UK scientists must urgently learn as much as possible about the Indian Covid-19 variant, a leading epidemiologist has warned.
Mike Tildesley, a member of the Scientific Pandemic Influenza Group on Modelling (Spi-M), said as much information about the new variant must be gathered “as quickly as possible”.
He said: “What’s concerning about the Indian variant is there appear to be two mutations which… may make the vaccines less effective, and may make the virus more transmissible.”
According to the latest update, 77 confirmed cases of the B.1.617 variant, which was first discovered in India, have been detected in the UK, including four in Scotland and 73 in England.

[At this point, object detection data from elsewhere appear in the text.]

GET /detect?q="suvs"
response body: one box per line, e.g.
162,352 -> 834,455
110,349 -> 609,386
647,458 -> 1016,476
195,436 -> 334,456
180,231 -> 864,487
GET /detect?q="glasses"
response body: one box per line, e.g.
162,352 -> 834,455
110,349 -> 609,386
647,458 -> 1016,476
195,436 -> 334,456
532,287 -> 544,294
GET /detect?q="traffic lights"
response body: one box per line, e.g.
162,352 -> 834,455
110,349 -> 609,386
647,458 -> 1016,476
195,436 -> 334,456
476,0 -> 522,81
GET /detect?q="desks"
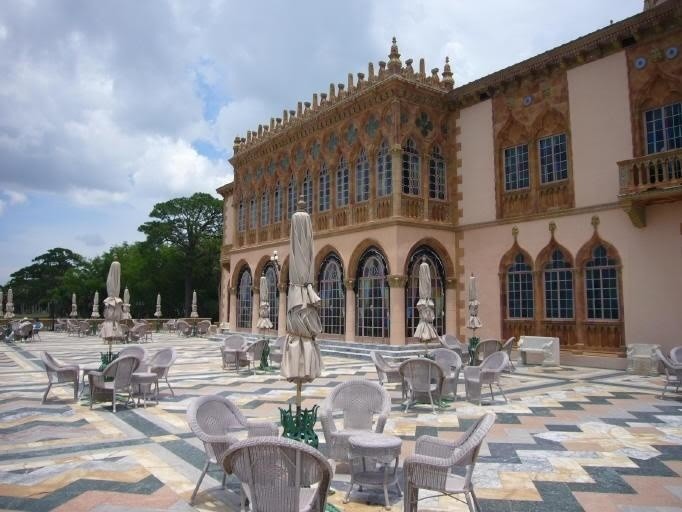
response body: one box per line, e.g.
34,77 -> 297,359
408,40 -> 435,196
342,432 -> 404,510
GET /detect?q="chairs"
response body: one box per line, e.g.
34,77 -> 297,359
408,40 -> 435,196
402,411 -> 496,509
187,393 -> 280,505
655,346 -> 682,400
2,317 -> 231,344
41,345 -> 174,412
222,436 -> 332,512
321,379 -> 391,472
368,334 -> 518,416
218,333 -> 293,373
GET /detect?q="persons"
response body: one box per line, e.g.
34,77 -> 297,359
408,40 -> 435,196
5,317 -> 32,343
24,318 -> 40,340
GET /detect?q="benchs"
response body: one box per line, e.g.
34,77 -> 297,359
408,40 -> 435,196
627,343 -> 661,377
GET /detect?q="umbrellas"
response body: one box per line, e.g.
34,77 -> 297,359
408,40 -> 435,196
257,269 -> 274,336
153,292 -> 163,319
466,276 -> 483,336
190,289 -> 199,318
69,292 -> 78,317
413,254 -> 438,343
280,193 -> 323,413
90,290 -> 100,317
121,282 -> 132,324
4,286 -> 15,319
99,253 -> 125,363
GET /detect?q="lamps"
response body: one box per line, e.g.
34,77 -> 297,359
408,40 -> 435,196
271,251 -> 280,271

However, UK environment secretary George Eustice said there is no evidence that the Indian variant of coronavirus is able to “get around” the vaccine.
He said: “The last I think I saw… there were around 70 cases. But I think I’ve seen lots of different numbers on different variants – you’ll appreciate, there is quite a few – so it is a fairly small number at the moment. But it is something that we are watching.
“I’m told that there is no evidence at the moment that this particular variant is able to get around the vaccine, for instance, or indeed that it is necessarily more contagious than the others,” he told Sky News On Sunday.
Dr Hopkins, chief medical adviser for NHS Test and Trace added: “We have seen a couple of cases [of the Indian variant] that haven’t arisen from travel but we’re still trying to undergo the investigations to look in great detail at where they might have acquired it from.
“To escalate it up the ranking we need to know that it is increased transmissibility, increased severity or vaccine evading, and we just don’t have that yet.”